In 1997, the former Leto coach had a heart attack and subsequent triple-bypass surgery, forcing him to stop coaching after 16 years of building a dynasty at the school. The Falcons were state runners-up in 1982, state champions in 1983 and 1987, and runners-up again in 1994.

When Alonso opened last year, he couldn't resist getting back into coaching. Actually, he had been sneaking in some coaching on the side, guiding a team of under-11 Westchase recreational league players all the way to the 3-on-3 national finals at Disney's Wide World of Sports, but don't tell DiPompo's doctor.

"No, I didn't have (the heart attack) from a bad official's call," DiPompo joked. "I never really wanted to give it up. The challenge is what I wanted."

Now, he is guiding the second-year Ravens program, and it is already starting to show signs of a champion.

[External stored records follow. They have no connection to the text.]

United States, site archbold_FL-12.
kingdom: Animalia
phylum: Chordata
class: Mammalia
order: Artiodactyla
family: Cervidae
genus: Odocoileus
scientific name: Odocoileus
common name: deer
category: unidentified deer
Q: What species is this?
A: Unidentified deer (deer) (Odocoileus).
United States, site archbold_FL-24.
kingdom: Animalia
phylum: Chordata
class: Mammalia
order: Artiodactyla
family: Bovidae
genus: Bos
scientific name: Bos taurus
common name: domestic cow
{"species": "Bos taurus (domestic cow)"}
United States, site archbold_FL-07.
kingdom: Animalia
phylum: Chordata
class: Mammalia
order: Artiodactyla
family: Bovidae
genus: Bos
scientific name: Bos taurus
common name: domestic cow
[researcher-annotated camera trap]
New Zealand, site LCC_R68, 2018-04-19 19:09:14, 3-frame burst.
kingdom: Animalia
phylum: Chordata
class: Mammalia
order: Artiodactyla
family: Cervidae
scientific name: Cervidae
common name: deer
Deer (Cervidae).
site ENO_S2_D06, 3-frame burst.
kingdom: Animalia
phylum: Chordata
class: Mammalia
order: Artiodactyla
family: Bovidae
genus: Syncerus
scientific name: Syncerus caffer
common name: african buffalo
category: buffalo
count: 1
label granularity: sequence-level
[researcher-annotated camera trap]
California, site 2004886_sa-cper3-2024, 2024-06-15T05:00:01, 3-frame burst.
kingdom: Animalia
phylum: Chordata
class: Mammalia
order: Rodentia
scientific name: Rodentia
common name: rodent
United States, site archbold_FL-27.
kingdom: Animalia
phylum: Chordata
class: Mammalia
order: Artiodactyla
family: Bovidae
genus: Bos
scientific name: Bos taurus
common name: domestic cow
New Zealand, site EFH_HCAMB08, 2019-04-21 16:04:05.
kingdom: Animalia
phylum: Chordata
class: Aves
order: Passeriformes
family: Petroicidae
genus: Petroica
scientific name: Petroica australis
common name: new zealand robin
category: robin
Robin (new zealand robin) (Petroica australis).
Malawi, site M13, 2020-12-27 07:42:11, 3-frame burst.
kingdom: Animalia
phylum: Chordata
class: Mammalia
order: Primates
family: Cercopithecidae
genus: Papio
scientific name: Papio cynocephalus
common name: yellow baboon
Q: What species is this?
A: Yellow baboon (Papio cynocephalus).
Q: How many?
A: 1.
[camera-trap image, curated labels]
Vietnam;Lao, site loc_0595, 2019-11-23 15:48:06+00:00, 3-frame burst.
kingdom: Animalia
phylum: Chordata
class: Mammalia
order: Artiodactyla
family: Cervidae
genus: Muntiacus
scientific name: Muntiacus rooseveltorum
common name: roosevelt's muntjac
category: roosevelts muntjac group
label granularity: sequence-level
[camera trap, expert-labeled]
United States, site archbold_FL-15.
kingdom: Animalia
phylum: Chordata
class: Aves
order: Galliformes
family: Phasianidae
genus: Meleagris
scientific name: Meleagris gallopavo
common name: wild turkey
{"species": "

After starting last season 0-3, Alonso fought its way to a 6-9-1 mark, falling to Leto in the district playoffs. Along the way, Alonso knocked off Chamberlain twice, handed Plant its first loss of the season and shocked region semifinalist King as well.

"As young as we were, we surprised a lot of people and earned some respect," he said. "We didn't surprise ourselves, though. What I preach is that if you work hard, good things will happen."

It might seem as if he could draw on his vast knowledge from championships past, but DiPompo said there's no use trying to relive the glory days at Leto.

"That stuff is all ancient history," he said. "Kids are funny. They don't want to hear about the old days. They're all big and bad, now. They know everything. They have that Randy Moss disease."

He adds that while it's generally true of players nowadays, fortunately he has some coachable players such as striker Brian Speropulos, goalkeeper AJ Madero and defender Joey Foxenberger. All three started as freshmen last year and earned their lumps playing against the big boys. Now, with nine sophomore starters back and senior leader Ivan Sarti in the midfield, Alonso is poised to make some noise.

"Last year, not that many, if anyone, was driving a car," DiPompo said. "This year, at least, we're starting to get licenses.

"I don't know about this season. We're still young, but we're not going to sneak up on anyone anymore."

DiPompo is teaching his players a "fear none, respect all" mentality. On the schedule for Alonso this year is first-year Middleton. He is warning his team not to take the Tigers lightly.

"We don't look at that game like it's a W, or they could do to us what we did to others last year," he said.